BP will sign a deal worth more than £5bn to supply liquefied natural gas to China and Royal Dutch Shell

Exploring the significance of this week’s visit, Britain’s influential Guardian newspaper remembered how British envoy Lord Marcartney refusal to kowtow to the Qianlong emperor in 1893 supposedly contributed to the failure of Britain’s first trade mission to China.

It was after this visit that Qianlong sent his famous letter to King George III in which he wrote:

“If you assert that your reverence for Our Celestial dynasty fills you with a desire to acquire our civilisation, our ceremonies and code of laws differ so completely from your own that, even if your Envoy were able to acquire the rudiments of our civilisation, you could not possibly transplant our manners and customs to your alien soil.
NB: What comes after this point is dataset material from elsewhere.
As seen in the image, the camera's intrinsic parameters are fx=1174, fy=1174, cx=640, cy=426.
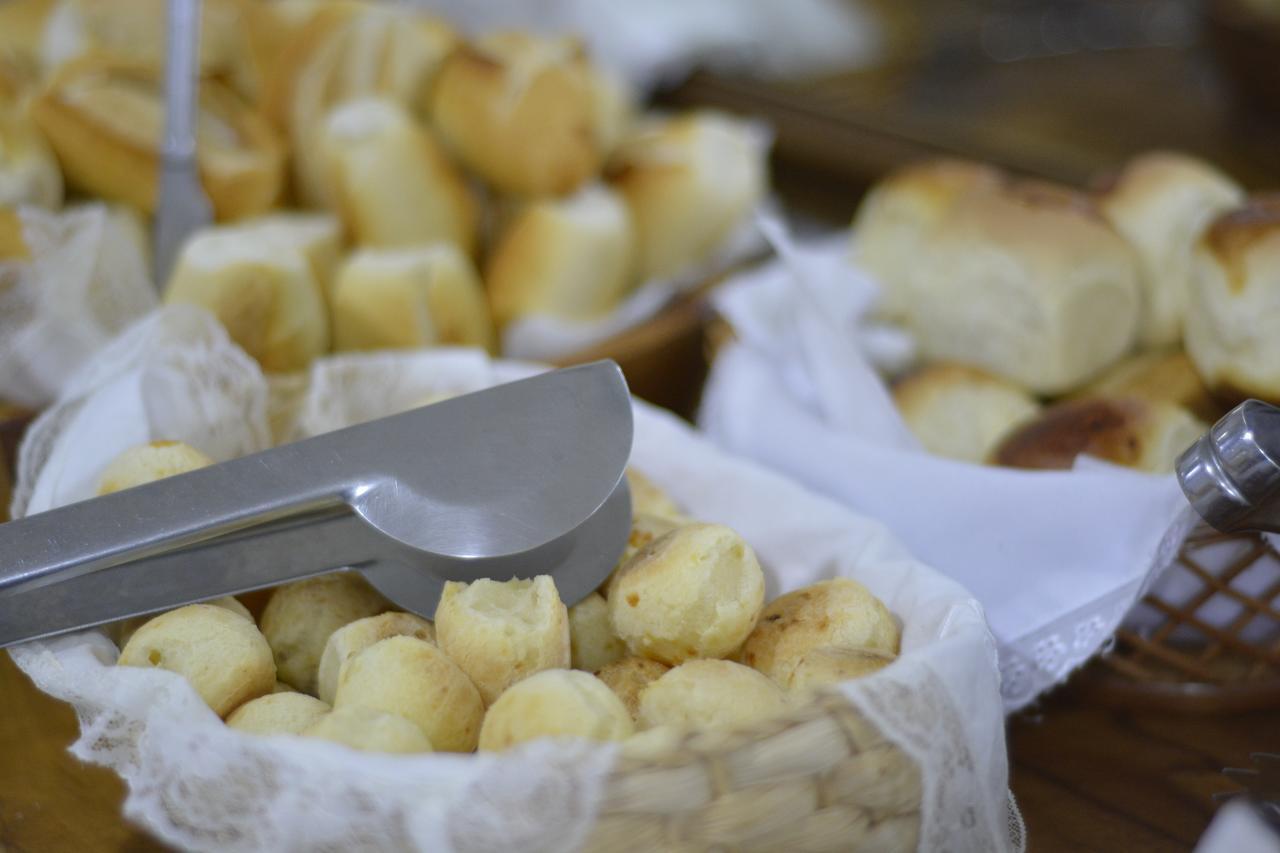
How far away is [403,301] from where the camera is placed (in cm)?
89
Therefore, however adept the Envoy might become, nothing would be gained thereby.

Swaying the wide world, I have but one aim in view, namely, to maintain a perfect governance and to fulfil the duties of the state: strange and costly objects do not interest me”*

The problem then, the Guardian ruminates, was that Britain expected its political power to translate easily into trade advantage. The problem now is that China expects its economic power to translate easily into political advantage”.

*Adapted from Readings in Global History, Vol. II, Revised 2nd Edition. Edited by Anthony Snyder and Sherri West. Dubuque, IA: Kendall-Hunt, 1997. Pages 155-159. Re-printed by permission of Kendall-Hunt.